You should try to OCCA cache this kernel as a work-around.

Looking at Intel's manual, they don't add the full path.

jeremylt commented 6 years ago

Caching fixed the problem. Do we want to mark the issue as resolved or do we want to find a fix that does not involve caching? @jedbrown @camierjs

jedbrown commented 6 years ago

We want a solution that doesn't require manual caching. I don't know if that is a libCEED issue or an OCCA issue.

v-dobrev commented 6 years ago

In OCCA there is an abstract base class fileOpener that is used for searching for .okl files. It is quite convenient, I used it in MFEM to define url-handler for mfem-occa:// prefix. See url_handler.hpp and url_handler.cpp. Basically, this url-handler can use any prefix and it will search a list of paths to find the specified file. The list of directories is defined by the library/application (e.g. libceed) and it will also add directories from an environment variable (the name of the variable is controlled by the library/application), if defined.

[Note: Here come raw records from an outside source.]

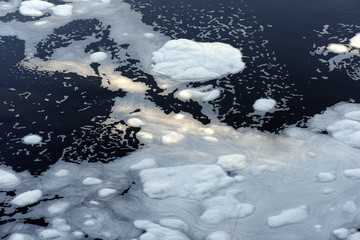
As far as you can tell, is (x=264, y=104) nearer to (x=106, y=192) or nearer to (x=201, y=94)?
(x=201, y=94)

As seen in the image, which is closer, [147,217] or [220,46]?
[147,217]

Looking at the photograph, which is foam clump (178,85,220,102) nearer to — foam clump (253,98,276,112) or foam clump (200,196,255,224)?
foam clump (253,98,276,112)

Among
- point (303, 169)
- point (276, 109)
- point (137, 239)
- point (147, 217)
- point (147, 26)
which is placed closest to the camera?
point (137, 239)

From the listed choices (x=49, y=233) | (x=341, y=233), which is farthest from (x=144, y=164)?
(x=341, y=233)

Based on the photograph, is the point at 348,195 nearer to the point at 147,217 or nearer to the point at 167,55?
the point at 147,217

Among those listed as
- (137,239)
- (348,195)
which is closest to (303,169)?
(348,195)

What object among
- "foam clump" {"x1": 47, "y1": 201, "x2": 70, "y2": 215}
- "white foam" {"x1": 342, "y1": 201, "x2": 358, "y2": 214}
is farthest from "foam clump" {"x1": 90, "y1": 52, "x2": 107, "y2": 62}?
"white foam" {"x1": 342, "y1": 201, "x2": 358, "y2": 214}
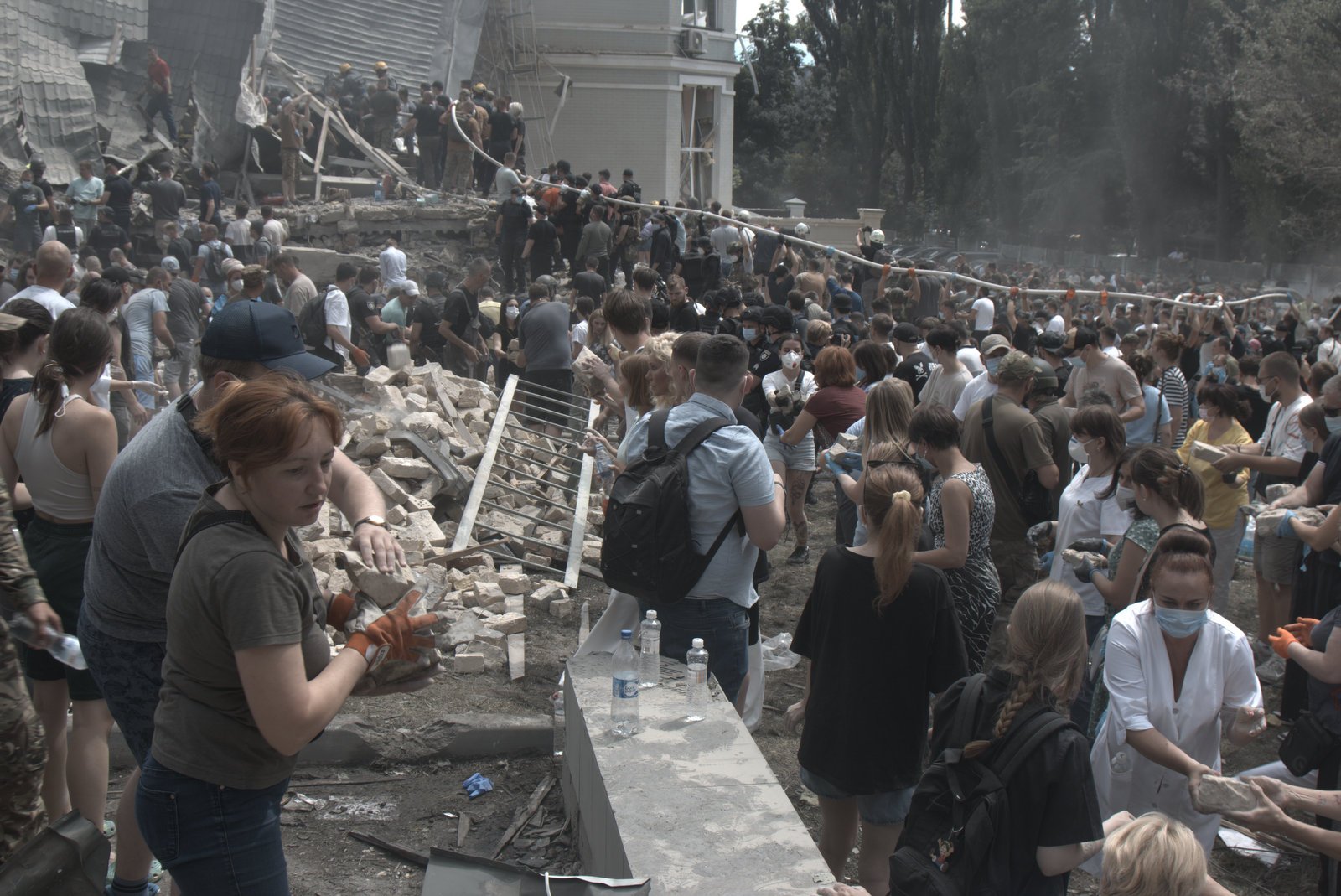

jeremylt commented 6 years ago

Even with #134, I can confirm that this error still occurs, for t400-f, t500-f and t501-f.

jeremylt commented 5 years ago

After investigating, this issue is a matter of the ifort compiler failing to provide the absolute path when intended, rather than a libCEED issue. (See https://software.intel.com/en-us/fortran-compiler-developer-guide-and-reference-using-fpp-preprocessor-directives only the filename is provided, rather than the name + path provided by GCC) This affects any use of the macro __FILE__ in a Fortran file to provide the filepath to a QFunction for JiT, for the CUDA or OCCA backends.

Is it worth fighting Intel's nonstandard implementation and getting ifort to behave correctly for our test suite, or should we close this?

jedbrown commented 5 years ago

How about if our makefiles define -DSOURCE_DIR=$(@D) and our macros can use it when __INTEL_COMPILER is defined?

jeremylt commented 5 years ago

Source and target differ for us, but I am making it work with -DSOURCE_DIR='"$(abspath $(<D))"'. For Fortran tests, the JiT source is actually in a separate file in the source dir, so I am going to use this for all of our Fortran files for any compiler.

The only problem I have left is getting Nek to respect compiler macros defined in the passed in flags.